Textauszug »

+++

Aber: Die Geburt des 14. Kindes überlebt Muntaz Mahal nicht. Machtlos muss der mächtigste Mann der Welt mit ansehen, wie seine Frau stirbt. Sha Jahan wird fast wahnsinnig vor Schmerz. Acht Tage schließt er sich in seinem Zimmer ein und verweigert jede Nahrung. Der ganze Hof muss mit seinem Herrscher trauern. Zwei Jahre lang gibt es keine Musik am Hof, er trägt keinen Schmuck und keine kostbaren Gewänder. Ein halbes Jahr nach dem Tod seiner Frau beginnt er mit der Erfüllung ihres letzten Wunsches: ein Grabmal, wie es die Welt noch nicht gesehen hat; ein „Abbild des Himmels“. 20.000 Arbeiter, Handwerker und Künstler, die besten aus allen Teilen des Reiches, arbeiten 16 Jahre lang an der Vollendung des Bauwerkes. Die Materialien werden teilweise von weit her mit Hilfe von 1000 Elefanten herbeigeschafft. Weißer Marmor, in den in filigraner Arbeit kostbare Edelsteine eingesetzt werden, aus denen einzigartige Blumenornamente entstehen. Am Ende wird er seinem Anspruch gerecht und erschafft eines der bis auf den heutigen Tag schönsten Bauwerke, das die Welt je gesehen hat. Das Taj Mahal. Es wird als ein Liebesgedicht aus Stein bezeichnet oder auch als Monument einer unsterblichen Liebe. Von seinem eigenen Sohn wird Sha Jahan entmachtet und bis zu seinem Tod ist das Rote Fort sein Gefängnis. Sein einziger Trost in all den Jahren ist der Blick auf das Grabmal seiner Frau, das Taj Mahal.

+++

Einträge »
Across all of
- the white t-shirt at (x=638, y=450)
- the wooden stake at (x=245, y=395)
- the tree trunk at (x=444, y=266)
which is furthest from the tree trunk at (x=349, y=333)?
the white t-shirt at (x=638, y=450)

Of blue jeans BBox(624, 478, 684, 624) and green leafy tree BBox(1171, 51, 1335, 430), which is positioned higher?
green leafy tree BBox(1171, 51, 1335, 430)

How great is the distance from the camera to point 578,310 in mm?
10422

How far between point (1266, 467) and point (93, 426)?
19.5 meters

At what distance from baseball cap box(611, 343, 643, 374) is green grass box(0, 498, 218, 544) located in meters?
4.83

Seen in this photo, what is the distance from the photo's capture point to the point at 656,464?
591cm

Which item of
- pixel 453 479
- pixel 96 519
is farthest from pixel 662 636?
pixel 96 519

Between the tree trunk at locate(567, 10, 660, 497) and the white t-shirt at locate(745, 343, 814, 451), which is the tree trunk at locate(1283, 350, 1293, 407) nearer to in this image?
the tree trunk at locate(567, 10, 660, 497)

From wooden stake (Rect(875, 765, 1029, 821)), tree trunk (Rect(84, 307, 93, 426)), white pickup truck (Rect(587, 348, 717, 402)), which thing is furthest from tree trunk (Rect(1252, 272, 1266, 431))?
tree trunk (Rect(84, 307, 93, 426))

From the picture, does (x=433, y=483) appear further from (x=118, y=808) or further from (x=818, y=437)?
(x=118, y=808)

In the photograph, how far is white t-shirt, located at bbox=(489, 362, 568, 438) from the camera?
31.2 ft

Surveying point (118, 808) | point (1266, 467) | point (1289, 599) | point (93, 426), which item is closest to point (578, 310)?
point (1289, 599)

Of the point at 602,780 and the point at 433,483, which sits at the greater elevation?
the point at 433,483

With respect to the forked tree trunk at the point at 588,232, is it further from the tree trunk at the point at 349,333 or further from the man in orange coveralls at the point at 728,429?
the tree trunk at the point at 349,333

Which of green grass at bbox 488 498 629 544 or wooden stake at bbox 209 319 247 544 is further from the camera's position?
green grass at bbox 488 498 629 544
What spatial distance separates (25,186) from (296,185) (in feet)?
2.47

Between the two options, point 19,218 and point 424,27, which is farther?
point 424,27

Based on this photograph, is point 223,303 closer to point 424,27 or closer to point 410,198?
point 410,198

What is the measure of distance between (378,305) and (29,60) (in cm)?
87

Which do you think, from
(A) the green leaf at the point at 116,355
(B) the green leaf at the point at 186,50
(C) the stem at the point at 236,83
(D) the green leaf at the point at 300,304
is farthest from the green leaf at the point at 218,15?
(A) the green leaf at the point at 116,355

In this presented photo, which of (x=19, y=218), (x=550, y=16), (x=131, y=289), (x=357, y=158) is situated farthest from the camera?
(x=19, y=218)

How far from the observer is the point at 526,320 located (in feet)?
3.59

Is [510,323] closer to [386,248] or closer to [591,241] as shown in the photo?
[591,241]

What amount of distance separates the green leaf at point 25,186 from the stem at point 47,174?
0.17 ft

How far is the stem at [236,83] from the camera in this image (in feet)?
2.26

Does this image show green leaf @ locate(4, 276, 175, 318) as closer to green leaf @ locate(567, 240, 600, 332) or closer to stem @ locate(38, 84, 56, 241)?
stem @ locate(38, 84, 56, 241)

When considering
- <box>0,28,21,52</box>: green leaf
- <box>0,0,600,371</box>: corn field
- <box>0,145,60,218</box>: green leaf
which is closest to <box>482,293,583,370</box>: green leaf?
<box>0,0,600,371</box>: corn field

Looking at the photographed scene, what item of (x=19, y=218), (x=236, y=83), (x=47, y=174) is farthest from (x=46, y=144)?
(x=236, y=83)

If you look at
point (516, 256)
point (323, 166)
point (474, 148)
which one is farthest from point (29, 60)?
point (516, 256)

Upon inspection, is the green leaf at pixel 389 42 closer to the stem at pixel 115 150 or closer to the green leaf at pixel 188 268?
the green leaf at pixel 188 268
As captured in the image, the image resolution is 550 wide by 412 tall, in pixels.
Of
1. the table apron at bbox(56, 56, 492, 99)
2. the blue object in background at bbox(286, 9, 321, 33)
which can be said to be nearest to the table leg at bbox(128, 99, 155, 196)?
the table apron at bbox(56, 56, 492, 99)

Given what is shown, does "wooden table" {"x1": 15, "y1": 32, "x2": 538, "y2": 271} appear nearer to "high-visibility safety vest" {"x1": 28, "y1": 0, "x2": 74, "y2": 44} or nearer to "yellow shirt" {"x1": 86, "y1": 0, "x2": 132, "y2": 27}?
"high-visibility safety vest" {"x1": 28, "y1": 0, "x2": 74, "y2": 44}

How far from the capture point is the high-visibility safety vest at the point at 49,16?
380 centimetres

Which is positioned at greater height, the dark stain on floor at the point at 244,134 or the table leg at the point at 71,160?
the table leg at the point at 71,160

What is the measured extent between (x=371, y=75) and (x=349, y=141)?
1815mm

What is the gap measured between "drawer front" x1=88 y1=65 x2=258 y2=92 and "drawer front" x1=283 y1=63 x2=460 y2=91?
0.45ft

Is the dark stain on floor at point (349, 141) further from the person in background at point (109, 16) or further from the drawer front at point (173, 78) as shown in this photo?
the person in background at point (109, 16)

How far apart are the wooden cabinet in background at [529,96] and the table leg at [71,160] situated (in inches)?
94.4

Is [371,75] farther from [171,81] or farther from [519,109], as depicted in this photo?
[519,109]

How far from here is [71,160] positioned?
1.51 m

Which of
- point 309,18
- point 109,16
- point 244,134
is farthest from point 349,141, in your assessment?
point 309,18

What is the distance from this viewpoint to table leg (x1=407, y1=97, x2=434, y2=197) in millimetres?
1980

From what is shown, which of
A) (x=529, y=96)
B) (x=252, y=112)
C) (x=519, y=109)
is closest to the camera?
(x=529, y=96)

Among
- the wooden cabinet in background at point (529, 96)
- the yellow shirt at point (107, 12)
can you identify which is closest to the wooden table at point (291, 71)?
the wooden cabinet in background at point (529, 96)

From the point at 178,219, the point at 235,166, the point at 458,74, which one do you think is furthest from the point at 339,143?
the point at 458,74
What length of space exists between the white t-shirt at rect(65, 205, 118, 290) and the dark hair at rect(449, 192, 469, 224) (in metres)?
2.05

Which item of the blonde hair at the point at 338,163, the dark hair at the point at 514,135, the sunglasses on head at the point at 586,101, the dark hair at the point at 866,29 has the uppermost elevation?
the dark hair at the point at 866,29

+++

Folgendes bearbeiten »
(A) Nenne alle Zahlen, die im Textauszug über das Taj Mahal in Ziffern geschrieben sind.
(B) Führe den Text über das Taj Mahal im Anschluss an seinen letzten Satz weiter.

Antworten »
(A) 14, 20.000, 16, 1000

(B)
Die unglaubliche Anmut des Taj Mahal hilft mir dabei, die Schönheit eines Satzes aus der Bibel zu verstehen. Paulus schreibt nämlich im ersten Brief an die Korinther: „Wisst ihr nicht, dass ihr ein Tempel Gottes seid?“ Das ist ja mal ein Satz, den es? zu verdauen gilt: Ich ein Tempel, ein kleines Taj Mahal? Dabei sehe ich doch wie die meisten Menschen viel lieber meine Mängel: zu dumm, zu dick, zu klein. Und ich sehe nicht das, was Gott alles an Schönen in mir angelegt hat. Dass ich laut Paulus sogar ein Abbild Gottes bin. In den Kitas singen wir manchmal ein schönes Lied, welches den Satz des Apostels aufgreift: „Weißt du nicht, weißt du nicht, du bist ein Tempel? Voller Licht, voller Kraft, voller Herrlichkeit!“ Sollten wir uns diese großartige Zusage nicht jeden Morgen aufs Neue bewusst machen oder vielleicht sogar den Tag mit diesem Lied beginnen? In den Augen Gottes sind wir ein Tempel. So schön wie das Taj Mahal. Wir selbst und auch unsere Mitmenschen. Mit was für einer tiefen Ehrfurcht müssten wir uns und unsere Mitmenschen mit dieser Erkenntnis eigentlich betrachten. Gottes Weg mit uns ist eine Liebesgeschichte, genau wie die Geschichte des Taj Mahals von Sha Jahan und Muntaz Mahal. Und Gott hat uns versprochen, dass seine Liebesgeschichte mit uns auch im Tod nicht enden wird. So sind wir genau wie das Taj Mahal: ein Monument, ein Tempel der unsterblichen Liebe.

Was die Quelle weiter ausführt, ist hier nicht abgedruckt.